4:00 – 5:15 Comments from speakers, response from author
5:15- 6:00 food and socializing
- Karen Estlund, Head, Digital Scholarship Center, University of Oregon Libraries
- Dr. Mauricio Magaña, Institute of American Cultures Postdoctoral Fellow in Chicano Studies at the University of California, Los Angeles.
- Dr. Phil Scher, Associate Professor, Department of Anthropology
- Dr. Gabriela Martinez, Associate Professor, School of Journalism and Communication
- Ramiro Aragon and Ruth Guzman, Oaxaca political asylees and human rights advocates
Sponsored by the Department of Anthropology, University of Oregon Libraries, Center for Latino/a and Latin American Studies (CLLAS), and the Latin American Studies program.

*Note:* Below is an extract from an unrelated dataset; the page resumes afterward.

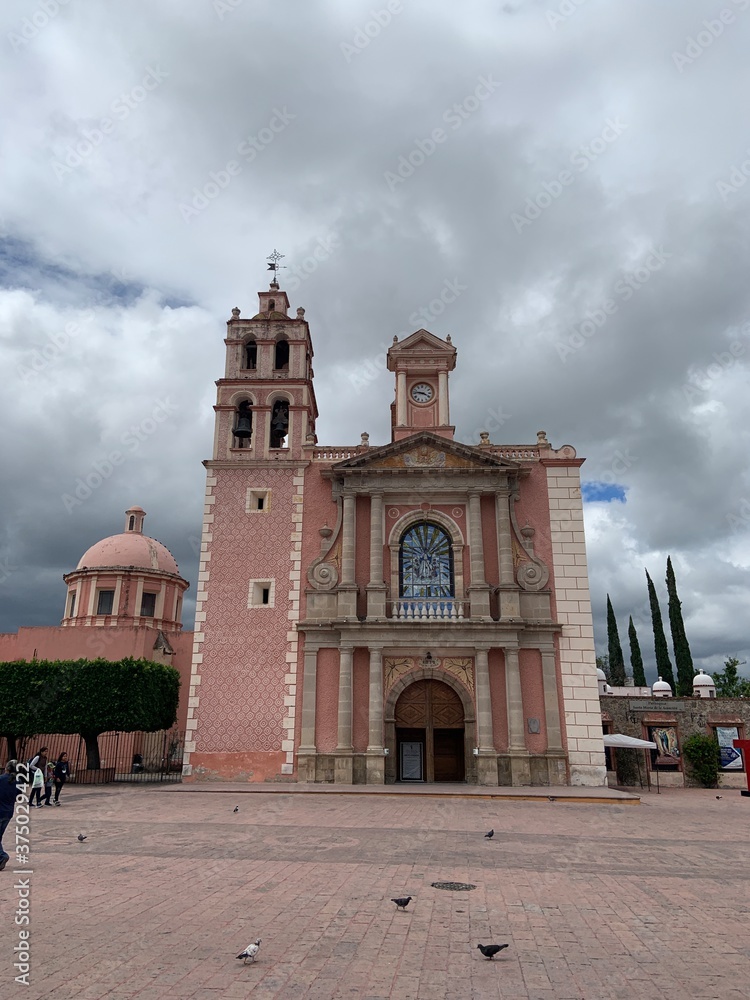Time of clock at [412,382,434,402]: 3:46
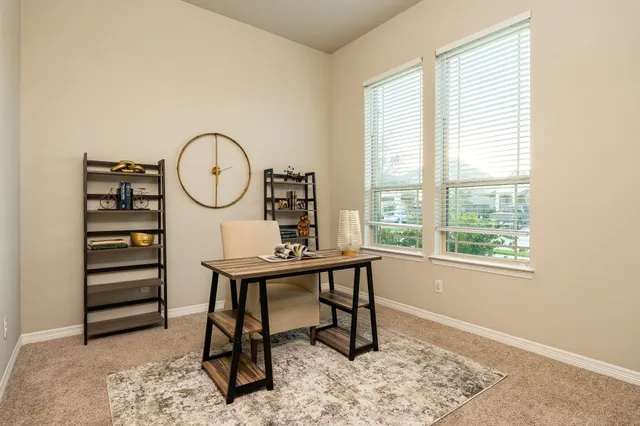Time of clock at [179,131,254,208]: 6:00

For the first time, Duke University Press has developed an ebook project that thoroughly engages the reader both within and beyond. Lynn Stephen’s well-thought out and well-executed web project presented us with an opportunity to explore ways of bringing a physical object—a printed book—into conversation with an online, digital object. With We Are the Face of Oaxaca, we’ve been able to move beyond ‘For more, visit this website’ and really exploit new standards, such as digital object identifiers (DOIs), to bring the reader of either the print book or the ebook directly and reliably to the relevant media available online. The companion website provides readers with direct access to the testimonies, ideas, and photographs found within the pages of the book to encourage deeper research and multilayered learning. The digital content is particularly relevant since We Are the Face of Oaxaca focuses on the use of oral testimony in contemporary social movements. Seeing the video testimonies firsthand allows readers to engage with primary materials from which Stephen based her analysis.”

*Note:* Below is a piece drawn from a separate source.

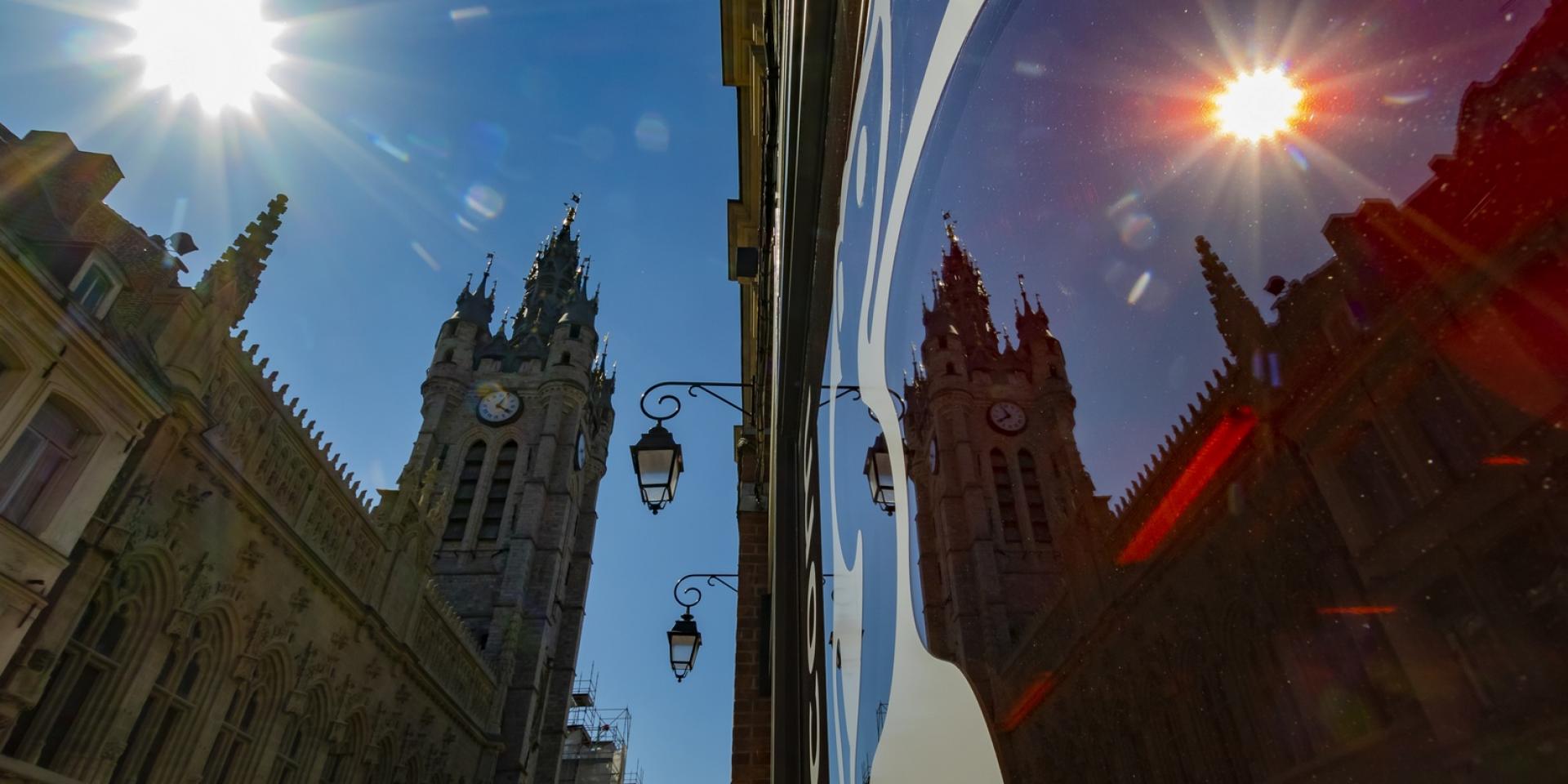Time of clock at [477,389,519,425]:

Book website: http://faceofoaxaca.uoregon.edu/introduction
Information about the book and link to website: http://www.dukeupress.edu/We-Are-the-Face-of-Oaxaca/
A massive uprising against the Mexican state of Oaxaca began with the emergence of the Popular Assembly of the Peoples of Oaxaca (APPO) in June 2006. A coalition of more than 300 organizations, the APPO disrupted the functions of Oaxaca’s government for six months. It began to develop an inclusive and participatory political vision for the state. Testimonials were broadcast on radio and television stations appropriated by the APPO, shared at public demonstrations, debated in homes and in the streets, and disseminated around the world via the Internet.
The movement was met with violent repression. Participants were imprisoned, tortured, and even killed. Lynn Stephen emphasizes the crucial role of testimony in human-rights work, indigenous cultural history, community and indigenous radio, and women’s articulation of their rights to speak and be heard. She also explores transborder support for the APPO, particularly among Oaxacan immigrants in Los Angeles. The book is supplemented by a website featuring video testimonials, pictures, documents, and a timeline of key events.

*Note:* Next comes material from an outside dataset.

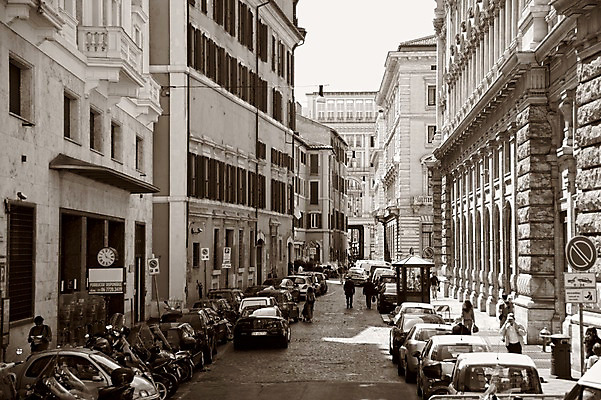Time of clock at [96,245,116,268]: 11:19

“We Are the Face of Oaxaca is a magnificent book. A model of engaged scholarship and the best work yet by Lynn Stephen, it is an original analysis of the massive popular rebellion in Oaxaca, Mexico, during 2006–07. Given her deep, long-term ties to Oaxacans in both Mexico and the United States, Stephen is uniquely positioned to analyze the social movement and the significance of participants’ testimonials in its production and reception.”—Patricia Zavella, author of I’m Neither Here nor There: Mexicans’ Quotidian Struggles with Migration and Poverty
“Given the new visibility of protest, Lynn Stephen’s fascinating book offers a valuable opportunity to understand how protest movements work at the grass roots. This ethnography of the Oaxacan protest of 2006 focuses on testimony: the performed, embodied act of telling a story. Protesters’ courageous testimonies broadcast over the radio made a difference. The book and its website with recordings provide a wonderful opportunity to hear the testimonies of those with courage to speak.”—Sally Engle Merry, author of Human Rights and Gender Violence: Translating International Law into Local Justice
About the Author
Lynn Stephen is Distinguished Professor of Arts and Sciences, Professor of Anthropology, and Director of the Center for Latino/a and Latin American Studies at the University of Oregon. She is the author of Transborder Lives: Indigenous Oaxacans in Mexico, California, and Oregon and Zapotec Women: Gender, Class, and Ethnicity in Globalized Oaxaca, both also published by Duke University Press.